What this task involves: Rewrite the material from the line containing "What is the distance" through the line containing "Answer: (243,302) →", and give only those lines, requests included. Multiply every number in the answers (the distance and the point coordinates) by 0.25, and round each result to the same number of decimal places as the original, with halves rounded up.

[Extracted records]
┏━━

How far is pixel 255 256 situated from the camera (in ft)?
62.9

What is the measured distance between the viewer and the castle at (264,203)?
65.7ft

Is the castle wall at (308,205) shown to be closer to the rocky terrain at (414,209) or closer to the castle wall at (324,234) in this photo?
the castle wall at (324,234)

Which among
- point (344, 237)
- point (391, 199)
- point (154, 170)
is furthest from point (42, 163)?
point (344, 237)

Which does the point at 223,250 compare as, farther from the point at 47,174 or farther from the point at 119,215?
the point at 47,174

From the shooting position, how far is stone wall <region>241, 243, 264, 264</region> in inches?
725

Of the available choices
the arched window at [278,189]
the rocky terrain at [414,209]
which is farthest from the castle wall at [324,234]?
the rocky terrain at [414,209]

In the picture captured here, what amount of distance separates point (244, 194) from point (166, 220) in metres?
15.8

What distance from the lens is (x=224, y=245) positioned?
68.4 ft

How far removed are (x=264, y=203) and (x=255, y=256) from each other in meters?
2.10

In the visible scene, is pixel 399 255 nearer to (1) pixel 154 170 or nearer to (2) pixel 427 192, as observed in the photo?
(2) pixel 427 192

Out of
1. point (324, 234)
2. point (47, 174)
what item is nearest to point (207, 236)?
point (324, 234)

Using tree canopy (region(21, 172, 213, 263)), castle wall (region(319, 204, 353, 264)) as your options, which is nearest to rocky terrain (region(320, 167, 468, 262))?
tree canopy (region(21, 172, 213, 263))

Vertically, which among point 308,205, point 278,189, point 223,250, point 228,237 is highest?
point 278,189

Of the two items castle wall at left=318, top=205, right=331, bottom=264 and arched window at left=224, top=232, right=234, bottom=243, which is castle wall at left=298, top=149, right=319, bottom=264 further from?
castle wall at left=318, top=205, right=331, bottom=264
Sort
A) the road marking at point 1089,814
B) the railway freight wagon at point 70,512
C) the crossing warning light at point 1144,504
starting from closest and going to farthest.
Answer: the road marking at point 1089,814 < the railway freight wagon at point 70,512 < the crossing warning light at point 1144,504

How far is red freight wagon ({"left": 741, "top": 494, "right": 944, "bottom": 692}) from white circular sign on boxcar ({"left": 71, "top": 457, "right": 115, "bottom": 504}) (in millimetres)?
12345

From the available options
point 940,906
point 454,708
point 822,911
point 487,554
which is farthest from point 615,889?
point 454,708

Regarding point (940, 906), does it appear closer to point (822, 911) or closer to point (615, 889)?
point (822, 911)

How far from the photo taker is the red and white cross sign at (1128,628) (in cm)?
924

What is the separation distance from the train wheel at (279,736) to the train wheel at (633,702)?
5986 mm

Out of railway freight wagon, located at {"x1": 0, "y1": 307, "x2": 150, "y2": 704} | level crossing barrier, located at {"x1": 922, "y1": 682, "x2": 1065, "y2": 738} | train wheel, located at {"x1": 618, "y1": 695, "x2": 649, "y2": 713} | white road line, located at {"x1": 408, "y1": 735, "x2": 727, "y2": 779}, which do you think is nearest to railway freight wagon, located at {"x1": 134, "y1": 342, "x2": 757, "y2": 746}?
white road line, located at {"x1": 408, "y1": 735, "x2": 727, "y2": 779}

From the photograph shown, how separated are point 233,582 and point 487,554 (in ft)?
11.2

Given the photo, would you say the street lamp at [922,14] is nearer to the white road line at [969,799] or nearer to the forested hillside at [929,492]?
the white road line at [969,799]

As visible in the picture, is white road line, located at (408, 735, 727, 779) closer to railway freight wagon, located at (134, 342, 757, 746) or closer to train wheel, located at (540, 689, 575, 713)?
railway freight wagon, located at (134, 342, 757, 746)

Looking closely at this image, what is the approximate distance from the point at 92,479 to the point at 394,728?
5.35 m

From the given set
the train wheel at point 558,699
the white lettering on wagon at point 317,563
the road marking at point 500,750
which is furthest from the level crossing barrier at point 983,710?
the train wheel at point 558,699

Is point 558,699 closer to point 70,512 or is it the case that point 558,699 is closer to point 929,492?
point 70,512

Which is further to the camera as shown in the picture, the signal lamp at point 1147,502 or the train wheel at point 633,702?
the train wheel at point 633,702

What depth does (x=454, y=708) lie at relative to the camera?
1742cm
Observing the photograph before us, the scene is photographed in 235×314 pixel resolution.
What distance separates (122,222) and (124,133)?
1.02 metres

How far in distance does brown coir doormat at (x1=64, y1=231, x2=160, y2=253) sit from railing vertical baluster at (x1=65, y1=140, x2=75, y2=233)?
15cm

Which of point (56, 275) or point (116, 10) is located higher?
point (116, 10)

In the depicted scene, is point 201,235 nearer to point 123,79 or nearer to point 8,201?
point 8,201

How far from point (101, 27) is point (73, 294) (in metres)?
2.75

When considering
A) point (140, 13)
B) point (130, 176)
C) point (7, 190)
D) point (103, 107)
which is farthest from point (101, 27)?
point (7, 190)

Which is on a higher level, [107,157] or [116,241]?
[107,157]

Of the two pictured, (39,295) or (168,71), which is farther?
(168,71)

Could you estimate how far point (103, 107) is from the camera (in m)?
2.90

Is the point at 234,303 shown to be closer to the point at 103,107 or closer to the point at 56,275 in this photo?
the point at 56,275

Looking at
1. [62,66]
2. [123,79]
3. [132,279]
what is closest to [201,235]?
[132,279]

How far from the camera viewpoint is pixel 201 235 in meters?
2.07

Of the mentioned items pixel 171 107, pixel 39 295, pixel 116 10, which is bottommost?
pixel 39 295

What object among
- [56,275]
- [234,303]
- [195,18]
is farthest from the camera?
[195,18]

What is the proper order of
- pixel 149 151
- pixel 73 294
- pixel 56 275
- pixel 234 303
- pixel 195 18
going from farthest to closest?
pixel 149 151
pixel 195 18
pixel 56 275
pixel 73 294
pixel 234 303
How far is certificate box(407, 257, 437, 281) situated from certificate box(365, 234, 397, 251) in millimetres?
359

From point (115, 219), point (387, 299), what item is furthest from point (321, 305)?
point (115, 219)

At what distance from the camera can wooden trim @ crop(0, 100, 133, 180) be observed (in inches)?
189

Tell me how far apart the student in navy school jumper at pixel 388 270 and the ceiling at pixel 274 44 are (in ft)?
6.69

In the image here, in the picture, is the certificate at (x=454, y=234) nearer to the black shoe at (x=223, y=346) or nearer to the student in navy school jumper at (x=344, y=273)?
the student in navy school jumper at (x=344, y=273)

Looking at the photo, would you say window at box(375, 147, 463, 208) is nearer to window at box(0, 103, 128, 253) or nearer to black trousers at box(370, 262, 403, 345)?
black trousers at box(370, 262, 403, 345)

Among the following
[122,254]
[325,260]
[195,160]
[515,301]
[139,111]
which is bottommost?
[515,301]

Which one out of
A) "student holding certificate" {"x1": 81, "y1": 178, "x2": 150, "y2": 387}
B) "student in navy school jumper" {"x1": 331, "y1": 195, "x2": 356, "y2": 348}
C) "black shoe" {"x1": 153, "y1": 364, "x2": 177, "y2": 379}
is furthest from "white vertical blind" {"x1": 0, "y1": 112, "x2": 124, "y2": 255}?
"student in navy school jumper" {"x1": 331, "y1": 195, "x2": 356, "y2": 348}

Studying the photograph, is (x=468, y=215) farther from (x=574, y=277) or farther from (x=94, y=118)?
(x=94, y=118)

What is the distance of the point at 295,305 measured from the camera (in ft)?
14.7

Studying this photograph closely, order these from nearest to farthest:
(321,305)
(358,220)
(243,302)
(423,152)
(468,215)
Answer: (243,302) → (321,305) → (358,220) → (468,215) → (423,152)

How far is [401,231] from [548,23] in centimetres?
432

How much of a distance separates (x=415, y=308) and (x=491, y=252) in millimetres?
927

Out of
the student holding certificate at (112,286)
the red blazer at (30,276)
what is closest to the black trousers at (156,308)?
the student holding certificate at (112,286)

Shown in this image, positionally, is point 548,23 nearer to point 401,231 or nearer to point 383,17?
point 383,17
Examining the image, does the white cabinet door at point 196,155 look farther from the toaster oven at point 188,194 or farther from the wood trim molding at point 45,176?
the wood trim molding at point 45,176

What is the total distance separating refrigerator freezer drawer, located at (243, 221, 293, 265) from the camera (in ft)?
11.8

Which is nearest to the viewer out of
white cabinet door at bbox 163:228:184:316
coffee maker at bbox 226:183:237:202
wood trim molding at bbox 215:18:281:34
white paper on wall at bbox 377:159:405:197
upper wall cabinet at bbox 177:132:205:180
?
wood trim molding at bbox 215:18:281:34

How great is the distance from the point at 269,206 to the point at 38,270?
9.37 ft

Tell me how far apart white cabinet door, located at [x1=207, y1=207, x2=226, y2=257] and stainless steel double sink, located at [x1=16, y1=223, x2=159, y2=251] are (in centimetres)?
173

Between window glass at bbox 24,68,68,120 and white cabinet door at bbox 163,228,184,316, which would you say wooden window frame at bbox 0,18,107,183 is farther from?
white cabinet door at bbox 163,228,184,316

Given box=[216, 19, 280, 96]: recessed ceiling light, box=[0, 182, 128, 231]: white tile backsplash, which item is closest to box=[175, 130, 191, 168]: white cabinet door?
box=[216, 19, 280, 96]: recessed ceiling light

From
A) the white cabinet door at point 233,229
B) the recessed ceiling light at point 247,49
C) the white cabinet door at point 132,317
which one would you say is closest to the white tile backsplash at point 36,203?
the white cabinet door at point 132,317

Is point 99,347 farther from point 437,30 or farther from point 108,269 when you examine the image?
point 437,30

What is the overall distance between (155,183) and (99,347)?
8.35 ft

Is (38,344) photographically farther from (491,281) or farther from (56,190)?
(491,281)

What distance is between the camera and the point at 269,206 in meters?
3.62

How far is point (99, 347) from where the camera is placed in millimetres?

┗━━

Answer to the problem:
What is the distance of the point at 295,305 measured from the camera (in ft)?
3.7

Studying this photograph closely, order these from nearest to farthest:
(321,305)
(358,220)
(243,302)
(423,152)
(468,215)
Answer: (61,76) → (80,76) → (90,55) → (117,54) → (106,38)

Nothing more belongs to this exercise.